In theory, you set the policies for how aggressive you want this process to be, while the software figures out how to do it while leaving some disk space. In practice, it's not as simple as that, as you will still want to allocate some types of data as suitable for various tiers based on business-related or other criteria rather than just access time.
Other systems work at the file or even the LUN level. Even if your storage system doesn't offer this feature, you can set up a tiering regime by adding a controller that virtualises the underlying storage, allowing you to allocate tier levels to pools of heterogeneous storage. While automating migration, this technique can't be described as a truly tiered system but it can help you move in that direction while filling a immediate need.

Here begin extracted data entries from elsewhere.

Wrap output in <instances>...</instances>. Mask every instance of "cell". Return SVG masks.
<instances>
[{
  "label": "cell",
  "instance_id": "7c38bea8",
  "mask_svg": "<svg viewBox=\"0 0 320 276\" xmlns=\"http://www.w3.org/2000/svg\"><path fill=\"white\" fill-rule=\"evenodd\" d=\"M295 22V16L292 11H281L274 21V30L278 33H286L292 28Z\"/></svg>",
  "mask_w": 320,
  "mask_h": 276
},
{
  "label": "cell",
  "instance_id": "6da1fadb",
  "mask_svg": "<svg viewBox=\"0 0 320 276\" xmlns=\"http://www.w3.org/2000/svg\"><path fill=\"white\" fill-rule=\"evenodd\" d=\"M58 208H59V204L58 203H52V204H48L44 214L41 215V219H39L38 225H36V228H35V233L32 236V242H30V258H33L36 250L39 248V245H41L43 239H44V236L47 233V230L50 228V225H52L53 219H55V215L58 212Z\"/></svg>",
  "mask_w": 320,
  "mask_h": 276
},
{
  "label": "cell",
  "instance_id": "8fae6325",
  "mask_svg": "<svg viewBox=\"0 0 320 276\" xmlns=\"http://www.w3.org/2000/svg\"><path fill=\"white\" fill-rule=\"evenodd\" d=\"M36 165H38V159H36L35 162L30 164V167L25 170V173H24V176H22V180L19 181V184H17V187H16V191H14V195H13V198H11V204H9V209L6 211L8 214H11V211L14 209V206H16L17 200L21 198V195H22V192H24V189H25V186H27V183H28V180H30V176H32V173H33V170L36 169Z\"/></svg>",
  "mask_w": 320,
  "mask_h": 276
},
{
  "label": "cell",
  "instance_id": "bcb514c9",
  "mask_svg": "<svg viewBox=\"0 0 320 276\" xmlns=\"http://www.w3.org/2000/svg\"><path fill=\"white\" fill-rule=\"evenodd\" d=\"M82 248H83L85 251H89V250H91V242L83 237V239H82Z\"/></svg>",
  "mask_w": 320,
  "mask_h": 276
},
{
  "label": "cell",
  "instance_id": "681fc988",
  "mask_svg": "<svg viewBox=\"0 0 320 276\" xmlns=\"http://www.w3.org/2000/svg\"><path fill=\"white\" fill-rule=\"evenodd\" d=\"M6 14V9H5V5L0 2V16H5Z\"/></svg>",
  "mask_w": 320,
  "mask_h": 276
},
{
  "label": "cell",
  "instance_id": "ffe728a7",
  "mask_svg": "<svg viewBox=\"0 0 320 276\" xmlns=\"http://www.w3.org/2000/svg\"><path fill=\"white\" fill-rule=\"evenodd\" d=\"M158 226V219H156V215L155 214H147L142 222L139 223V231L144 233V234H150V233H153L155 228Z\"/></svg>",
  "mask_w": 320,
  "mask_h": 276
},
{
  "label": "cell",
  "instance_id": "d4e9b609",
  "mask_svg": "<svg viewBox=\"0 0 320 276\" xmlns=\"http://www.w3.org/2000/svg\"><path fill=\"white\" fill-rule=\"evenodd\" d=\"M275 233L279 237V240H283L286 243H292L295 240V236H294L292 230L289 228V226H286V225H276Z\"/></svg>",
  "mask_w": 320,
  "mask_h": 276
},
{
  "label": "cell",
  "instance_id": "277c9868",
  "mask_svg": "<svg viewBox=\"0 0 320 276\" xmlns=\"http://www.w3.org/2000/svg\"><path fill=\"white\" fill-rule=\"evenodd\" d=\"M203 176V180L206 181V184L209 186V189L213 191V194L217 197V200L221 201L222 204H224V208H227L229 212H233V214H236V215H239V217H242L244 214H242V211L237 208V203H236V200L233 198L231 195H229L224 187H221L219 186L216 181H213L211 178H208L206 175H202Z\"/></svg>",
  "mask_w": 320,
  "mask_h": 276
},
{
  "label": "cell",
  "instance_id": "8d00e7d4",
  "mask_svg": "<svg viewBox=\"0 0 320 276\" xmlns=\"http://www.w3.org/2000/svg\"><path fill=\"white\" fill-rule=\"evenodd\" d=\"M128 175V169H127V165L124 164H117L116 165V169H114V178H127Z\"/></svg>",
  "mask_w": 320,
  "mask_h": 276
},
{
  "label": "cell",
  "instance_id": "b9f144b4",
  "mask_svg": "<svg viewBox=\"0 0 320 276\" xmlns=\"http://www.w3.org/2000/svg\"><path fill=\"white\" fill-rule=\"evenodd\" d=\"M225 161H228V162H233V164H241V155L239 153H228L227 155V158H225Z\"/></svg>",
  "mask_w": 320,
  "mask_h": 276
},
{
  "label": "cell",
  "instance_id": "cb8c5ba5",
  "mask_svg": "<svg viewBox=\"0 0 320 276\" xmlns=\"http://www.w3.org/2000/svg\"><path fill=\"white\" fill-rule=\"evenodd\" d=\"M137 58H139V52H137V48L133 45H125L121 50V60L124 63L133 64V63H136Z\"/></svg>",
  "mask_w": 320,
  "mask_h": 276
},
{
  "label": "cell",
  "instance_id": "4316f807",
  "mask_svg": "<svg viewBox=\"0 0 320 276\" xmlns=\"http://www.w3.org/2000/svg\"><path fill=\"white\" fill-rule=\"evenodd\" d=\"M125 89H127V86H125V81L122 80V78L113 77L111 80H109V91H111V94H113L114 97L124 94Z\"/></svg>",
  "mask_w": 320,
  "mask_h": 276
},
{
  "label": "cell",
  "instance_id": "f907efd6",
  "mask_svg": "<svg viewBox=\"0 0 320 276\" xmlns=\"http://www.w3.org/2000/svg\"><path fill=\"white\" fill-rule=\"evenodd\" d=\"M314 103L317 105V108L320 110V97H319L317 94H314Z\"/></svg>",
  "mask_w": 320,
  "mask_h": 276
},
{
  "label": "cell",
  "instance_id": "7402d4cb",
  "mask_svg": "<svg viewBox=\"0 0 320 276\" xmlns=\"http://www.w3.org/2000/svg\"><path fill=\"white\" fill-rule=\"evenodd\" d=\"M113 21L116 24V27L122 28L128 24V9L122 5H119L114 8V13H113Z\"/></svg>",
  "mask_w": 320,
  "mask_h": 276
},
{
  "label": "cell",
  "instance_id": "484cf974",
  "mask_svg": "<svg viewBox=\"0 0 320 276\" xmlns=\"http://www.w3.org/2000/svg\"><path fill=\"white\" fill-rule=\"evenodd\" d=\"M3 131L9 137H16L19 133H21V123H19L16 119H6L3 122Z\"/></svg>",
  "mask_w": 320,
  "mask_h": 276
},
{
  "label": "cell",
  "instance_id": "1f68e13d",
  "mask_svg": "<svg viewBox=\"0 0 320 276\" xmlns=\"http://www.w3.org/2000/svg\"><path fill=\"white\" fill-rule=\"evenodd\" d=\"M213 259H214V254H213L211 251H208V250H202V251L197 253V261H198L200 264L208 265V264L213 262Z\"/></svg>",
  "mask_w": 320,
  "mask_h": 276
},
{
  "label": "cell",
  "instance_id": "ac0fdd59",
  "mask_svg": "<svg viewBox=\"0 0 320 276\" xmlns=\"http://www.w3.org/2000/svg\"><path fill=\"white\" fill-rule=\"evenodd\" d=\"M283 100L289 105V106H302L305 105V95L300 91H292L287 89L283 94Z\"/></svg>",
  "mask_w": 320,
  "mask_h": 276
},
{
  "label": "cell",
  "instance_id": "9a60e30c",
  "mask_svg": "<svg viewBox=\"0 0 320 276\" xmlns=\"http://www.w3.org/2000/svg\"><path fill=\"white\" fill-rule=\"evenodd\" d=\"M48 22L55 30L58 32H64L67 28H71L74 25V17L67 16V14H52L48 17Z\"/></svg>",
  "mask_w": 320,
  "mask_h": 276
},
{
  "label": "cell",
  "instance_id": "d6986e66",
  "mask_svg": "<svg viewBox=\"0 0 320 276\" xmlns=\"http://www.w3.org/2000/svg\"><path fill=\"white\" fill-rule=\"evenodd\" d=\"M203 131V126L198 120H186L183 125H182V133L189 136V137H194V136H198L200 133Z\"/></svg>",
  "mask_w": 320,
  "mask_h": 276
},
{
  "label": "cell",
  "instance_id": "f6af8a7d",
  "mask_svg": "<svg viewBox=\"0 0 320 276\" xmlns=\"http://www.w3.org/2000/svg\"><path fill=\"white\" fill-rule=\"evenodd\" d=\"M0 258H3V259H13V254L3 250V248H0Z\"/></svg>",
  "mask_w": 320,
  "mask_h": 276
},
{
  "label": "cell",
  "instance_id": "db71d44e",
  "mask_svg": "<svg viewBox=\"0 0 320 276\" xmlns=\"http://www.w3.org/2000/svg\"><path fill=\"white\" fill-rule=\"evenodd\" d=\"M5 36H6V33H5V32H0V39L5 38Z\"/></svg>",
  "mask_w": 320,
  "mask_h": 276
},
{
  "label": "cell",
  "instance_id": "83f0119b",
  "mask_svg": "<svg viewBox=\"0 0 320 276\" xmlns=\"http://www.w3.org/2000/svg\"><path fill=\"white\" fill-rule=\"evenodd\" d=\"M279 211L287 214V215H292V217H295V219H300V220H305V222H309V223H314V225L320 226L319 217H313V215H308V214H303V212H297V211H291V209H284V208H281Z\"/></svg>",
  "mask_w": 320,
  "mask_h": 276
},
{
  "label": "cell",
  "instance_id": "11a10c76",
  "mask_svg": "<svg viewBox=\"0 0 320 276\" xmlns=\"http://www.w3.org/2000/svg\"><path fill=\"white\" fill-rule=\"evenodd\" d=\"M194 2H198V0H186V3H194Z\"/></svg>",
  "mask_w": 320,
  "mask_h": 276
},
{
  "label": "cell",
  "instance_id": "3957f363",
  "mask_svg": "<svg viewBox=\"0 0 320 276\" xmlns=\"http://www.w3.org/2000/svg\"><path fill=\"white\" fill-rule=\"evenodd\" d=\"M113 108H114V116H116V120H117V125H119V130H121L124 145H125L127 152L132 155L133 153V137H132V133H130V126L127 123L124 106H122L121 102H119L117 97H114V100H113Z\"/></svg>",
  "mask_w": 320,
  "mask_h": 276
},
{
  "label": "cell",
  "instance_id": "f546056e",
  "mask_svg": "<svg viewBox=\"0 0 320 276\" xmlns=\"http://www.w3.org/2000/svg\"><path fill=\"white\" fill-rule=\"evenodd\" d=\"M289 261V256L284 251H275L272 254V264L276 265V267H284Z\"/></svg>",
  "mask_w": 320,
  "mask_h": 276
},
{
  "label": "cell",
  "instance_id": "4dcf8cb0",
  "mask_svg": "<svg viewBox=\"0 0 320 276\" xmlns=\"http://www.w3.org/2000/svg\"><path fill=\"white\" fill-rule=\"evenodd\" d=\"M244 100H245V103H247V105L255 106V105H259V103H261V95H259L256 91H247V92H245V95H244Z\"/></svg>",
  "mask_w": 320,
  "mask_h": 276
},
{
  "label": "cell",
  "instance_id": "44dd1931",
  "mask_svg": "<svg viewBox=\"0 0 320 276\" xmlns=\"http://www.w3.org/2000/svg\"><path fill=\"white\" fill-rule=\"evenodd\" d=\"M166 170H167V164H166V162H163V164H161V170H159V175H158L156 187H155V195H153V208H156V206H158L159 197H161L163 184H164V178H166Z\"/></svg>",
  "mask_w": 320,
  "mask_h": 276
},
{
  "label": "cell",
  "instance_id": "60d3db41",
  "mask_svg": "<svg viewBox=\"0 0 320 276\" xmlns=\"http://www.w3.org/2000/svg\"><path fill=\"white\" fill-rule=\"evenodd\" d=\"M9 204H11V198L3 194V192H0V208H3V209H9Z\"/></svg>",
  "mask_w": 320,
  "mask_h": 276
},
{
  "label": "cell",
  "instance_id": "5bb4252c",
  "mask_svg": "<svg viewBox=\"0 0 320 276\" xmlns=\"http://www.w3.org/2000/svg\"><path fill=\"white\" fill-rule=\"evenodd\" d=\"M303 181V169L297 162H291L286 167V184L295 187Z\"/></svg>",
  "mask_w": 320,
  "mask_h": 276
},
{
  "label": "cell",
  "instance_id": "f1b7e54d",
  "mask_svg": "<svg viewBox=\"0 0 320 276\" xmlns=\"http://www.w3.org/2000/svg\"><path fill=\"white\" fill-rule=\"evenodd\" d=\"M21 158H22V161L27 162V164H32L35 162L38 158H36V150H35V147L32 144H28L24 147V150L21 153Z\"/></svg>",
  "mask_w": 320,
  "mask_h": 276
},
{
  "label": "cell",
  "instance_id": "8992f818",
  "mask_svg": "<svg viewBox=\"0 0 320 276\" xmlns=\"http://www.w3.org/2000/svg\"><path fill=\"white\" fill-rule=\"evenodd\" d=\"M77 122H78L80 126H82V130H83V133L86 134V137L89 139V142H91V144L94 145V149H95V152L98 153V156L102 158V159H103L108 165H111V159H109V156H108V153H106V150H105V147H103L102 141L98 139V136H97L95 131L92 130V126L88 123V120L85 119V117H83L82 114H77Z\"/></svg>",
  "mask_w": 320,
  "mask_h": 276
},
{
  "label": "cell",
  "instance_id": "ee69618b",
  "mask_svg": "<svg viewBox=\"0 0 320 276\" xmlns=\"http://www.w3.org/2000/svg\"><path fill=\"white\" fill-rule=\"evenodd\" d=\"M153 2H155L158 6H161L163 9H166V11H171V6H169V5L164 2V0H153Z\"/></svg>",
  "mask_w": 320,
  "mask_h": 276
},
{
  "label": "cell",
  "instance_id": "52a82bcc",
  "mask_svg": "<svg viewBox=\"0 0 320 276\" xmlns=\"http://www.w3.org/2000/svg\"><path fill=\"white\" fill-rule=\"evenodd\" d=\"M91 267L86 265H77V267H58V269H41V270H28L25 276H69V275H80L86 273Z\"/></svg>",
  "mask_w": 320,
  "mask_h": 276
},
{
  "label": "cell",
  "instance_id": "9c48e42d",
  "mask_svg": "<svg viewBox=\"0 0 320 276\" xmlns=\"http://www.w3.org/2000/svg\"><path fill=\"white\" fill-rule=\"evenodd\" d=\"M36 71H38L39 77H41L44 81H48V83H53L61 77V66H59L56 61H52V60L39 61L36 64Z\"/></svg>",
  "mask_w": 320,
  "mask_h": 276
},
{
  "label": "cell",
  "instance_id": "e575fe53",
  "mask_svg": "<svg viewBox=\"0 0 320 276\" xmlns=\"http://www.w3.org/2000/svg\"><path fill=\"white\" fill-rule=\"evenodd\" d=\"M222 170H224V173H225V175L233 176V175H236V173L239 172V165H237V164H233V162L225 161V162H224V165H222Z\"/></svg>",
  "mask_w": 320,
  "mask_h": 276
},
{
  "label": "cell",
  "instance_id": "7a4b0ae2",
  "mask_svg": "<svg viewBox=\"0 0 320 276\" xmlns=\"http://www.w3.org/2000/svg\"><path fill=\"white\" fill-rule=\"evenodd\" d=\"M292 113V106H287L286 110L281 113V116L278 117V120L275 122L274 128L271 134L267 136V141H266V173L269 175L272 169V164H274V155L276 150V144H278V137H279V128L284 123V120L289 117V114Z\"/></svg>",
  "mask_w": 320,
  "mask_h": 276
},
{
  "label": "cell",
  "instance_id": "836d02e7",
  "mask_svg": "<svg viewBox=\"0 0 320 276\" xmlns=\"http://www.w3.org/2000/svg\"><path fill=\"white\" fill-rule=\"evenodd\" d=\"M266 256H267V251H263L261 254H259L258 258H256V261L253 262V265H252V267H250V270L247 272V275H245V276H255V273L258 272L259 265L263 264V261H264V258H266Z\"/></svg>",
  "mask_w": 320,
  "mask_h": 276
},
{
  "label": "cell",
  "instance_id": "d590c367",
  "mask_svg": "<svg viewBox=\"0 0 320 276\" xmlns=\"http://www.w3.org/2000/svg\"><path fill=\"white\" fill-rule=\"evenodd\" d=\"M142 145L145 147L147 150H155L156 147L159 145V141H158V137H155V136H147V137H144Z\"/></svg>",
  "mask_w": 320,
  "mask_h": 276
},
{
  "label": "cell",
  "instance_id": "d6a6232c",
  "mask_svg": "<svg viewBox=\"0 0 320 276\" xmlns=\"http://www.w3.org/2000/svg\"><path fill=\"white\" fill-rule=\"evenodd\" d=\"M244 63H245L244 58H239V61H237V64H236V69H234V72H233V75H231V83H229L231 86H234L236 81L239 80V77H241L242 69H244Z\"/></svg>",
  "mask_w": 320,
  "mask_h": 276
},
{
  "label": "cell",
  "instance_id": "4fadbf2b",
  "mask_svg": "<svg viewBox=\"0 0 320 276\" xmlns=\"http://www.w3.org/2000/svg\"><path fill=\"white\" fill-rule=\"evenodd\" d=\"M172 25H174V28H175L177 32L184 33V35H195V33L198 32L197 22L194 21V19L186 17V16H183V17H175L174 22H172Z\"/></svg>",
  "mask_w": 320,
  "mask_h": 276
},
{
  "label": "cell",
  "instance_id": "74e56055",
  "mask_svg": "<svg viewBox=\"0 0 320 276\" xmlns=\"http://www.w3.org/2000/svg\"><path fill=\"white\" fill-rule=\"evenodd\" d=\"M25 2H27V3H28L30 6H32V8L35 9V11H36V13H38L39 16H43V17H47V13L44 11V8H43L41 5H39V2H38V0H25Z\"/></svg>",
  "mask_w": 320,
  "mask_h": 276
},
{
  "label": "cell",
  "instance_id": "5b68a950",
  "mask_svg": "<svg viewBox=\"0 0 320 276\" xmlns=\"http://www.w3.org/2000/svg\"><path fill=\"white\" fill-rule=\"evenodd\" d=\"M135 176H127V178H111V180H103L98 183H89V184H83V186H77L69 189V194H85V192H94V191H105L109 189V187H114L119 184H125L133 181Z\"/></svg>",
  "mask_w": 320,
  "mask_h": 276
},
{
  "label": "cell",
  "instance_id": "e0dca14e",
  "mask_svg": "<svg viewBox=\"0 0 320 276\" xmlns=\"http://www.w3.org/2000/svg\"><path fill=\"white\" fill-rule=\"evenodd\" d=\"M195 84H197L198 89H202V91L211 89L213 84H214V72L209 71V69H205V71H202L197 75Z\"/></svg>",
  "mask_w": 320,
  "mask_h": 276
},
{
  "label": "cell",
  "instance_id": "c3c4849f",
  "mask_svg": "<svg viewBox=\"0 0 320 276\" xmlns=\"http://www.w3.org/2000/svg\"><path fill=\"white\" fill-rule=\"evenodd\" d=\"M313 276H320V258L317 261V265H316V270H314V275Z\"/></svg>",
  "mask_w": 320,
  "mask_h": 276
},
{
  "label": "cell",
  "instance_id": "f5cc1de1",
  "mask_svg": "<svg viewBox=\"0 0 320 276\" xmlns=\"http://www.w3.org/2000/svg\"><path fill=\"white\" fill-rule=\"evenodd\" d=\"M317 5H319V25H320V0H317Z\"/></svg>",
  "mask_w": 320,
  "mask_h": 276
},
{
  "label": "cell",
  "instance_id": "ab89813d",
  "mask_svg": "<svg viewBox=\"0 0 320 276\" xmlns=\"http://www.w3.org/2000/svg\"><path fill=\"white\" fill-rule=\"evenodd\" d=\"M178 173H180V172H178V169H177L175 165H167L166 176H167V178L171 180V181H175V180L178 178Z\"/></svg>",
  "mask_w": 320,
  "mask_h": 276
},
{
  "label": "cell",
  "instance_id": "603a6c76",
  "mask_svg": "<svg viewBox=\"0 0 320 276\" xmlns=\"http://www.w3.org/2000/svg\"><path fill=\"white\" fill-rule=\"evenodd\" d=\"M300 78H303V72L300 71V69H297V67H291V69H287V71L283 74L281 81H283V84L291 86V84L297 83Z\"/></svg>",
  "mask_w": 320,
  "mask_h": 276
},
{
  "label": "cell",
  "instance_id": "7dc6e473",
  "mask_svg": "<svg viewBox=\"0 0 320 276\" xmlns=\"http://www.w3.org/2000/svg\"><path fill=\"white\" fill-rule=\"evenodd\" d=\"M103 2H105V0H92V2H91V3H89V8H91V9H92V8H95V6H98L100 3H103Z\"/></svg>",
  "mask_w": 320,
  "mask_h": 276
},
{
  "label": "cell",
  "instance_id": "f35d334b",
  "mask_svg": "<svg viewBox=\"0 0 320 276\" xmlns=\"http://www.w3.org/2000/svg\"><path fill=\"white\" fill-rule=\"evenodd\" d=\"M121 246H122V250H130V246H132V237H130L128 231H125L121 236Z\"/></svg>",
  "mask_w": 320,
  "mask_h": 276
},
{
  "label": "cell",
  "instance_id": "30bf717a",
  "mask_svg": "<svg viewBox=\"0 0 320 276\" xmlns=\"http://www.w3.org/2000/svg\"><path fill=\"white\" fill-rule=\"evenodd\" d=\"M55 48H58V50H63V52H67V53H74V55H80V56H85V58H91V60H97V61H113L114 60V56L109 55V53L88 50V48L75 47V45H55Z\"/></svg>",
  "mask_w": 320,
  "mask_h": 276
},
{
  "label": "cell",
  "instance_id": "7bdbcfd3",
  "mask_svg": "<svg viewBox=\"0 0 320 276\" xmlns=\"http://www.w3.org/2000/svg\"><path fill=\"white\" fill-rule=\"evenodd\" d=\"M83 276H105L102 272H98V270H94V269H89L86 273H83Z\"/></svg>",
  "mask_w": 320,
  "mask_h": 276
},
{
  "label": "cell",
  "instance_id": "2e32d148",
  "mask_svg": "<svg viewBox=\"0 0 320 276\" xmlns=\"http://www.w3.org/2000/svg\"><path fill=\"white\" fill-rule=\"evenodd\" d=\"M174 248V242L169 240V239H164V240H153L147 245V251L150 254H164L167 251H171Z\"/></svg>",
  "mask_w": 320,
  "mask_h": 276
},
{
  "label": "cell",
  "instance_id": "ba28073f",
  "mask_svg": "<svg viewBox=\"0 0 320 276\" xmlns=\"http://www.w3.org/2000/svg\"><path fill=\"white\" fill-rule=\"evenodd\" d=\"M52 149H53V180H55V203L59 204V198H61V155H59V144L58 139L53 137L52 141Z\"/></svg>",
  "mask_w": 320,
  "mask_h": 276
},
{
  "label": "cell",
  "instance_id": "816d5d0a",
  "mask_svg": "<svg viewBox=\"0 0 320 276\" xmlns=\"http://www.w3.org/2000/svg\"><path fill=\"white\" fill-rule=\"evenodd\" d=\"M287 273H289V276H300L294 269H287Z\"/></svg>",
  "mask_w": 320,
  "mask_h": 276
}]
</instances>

IBM and FalconStor are among those who sell such controllers.
Storage consultant Marc Staimer, of Dragon Slayer Consulting, described data migration as "a very stressful, manually-intensive task, so tiering is only practical when it's policy-based."
So the key is to aim to automate tiering and migration as much as possible, which can involve a lot of upfront work to ensure that data is correctly categorised. ®
I think you're missing the point.
Tiering is about efficiency and cost - making sure that data is on the right type of disk at the right time. Access time is not a relevant metric for tiering, it is generally based on frequency of access so that idle/stale data can sit on cheaper disk until it becomes relevant again.
Irrespective of the tier used all disk should be resillient so data integrity is never compromised.
What you should be focusing on is complexity. As much as most vendors have some form of tiering technology, very few have an implementation that are easy to use and sufficiently granular to not compromise performance.
SSD (for many vendors) is a great marketing tool but does little to make tiering relevant or to improve performance. In a well configured system very few applications will benefit from the reduced latency SSD offers. In fact, in highend arrays, many cache algorithims prevent getting the full SSD benefit anyway. The real benefit of SSD is being able to get many IOPS from relatively fewer disks. Due to cost and size constraints this only works if you can tier data on a sub-LUN basis.
In my experience, very, very few products out there can deliver this in a meaningful and sustainable manner.
Why worry about policy tiering?
Surely most storage requirements can be covered by technologies like Oracle's Sun ZFS storage appliance. ZFS Read/Write (Memory+SSD) caching takes care of dealing with hot data with cheap backend SATA storage for all data. Only sustained high intensity write operations may not suit.